Figure 6 highlights two large units, the environmental protection area (APA) Fernando de Noronha and the APA Ilha de Trindade and Martim Vaz. The other units are located mainly in areas close to the continent, within the range of the first 50 km off the coast, an area of significant interest for planning the use of offshore wind resources.

2.3. Wind Resource

Wind is a resource derived from an irregular global solar incidence. The use of the wind resource for electricity production is obtained by capturing part of the kinetic energy present in wind, due to the movement of air masses from different temperature layers present in the atmosphere and configuration inequalities concerning the wind and earth surface.
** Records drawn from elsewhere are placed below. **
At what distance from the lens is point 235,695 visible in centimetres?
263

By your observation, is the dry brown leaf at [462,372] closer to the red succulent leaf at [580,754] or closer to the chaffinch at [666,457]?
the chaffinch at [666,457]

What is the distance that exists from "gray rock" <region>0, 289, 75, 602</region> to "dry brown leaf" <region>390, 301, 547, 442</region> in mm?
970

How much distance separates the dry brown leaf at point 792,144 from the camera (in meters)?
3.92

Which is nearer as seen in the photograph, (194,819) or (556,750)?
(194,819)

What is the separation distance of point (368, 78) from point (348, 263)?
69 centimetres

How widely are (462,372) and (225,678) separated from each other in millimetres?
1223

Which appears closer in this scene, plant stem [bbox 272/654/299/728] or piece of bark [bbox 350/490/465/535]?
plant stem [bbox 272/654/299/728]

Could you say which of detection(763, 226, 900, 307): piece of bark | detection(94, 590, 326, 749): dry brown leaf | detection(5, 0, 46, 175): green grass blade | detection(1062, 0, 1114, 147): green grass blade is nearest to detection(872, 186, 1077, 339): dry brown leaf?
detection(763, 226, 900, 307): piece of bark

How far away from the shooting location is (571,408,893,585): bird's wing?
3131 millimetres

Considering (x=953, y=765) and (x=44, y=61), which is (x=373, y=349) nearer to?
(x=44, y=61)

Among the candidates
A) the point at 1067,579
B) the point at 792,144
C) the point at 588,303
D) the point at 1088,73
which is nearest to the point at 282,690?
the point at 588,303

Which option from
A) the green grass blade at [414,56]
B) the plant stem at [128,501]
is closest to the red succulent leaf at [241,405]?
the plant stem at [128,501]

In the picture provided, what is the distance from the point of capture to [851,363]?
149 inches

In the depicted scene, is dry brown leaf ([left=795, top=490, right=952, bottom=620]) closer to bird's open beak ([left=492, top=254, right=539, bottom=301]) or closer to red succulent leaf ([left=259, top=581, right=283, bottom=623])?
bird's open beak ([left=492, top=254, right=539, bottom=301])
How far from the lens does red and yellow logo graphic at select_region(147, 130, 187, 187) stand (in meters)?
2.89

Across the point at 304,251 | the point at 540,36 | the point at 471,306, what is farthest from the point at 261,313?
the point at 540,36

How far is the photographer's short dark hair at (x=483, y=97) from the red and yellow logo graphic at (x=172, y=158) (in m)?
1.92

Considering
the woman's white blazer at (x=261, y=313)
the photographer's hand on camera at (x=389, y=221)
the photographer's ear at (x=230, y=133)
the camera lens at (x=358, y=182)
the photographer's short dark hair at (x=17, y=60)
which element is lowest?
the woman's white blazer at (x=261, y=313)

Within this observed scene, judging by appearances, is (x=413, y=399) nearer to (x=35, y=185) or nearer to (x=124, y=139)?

Among all elements that frequently appear in the literature, wind resource evaluation is the main factor to be considered for potential assessments. Wind determinations can be obtained either directly, through buoys or meteorological stations installed in the ocean, or indirectly, through satellites and mathematical modeling results [28]. Although direct measurements present greater accuracy and reliability, they require a large number of measurement points to cover large ocean areas. Due to these constraints, direct measurements are performed at a smaller scale, while indirect measurements comprise a global coverage range. For this reason, in research aimed at exploring the wind potential of a very large area, such as the coverage of a vast oceanic area, it is more common to use reanalysis data, such as ERA-Interim or NCEP/NCAR which, although are produced through indirect measurements, present a global coverage, instead of data obtained by direct measurements through buoys, but which are performed in only some points [13].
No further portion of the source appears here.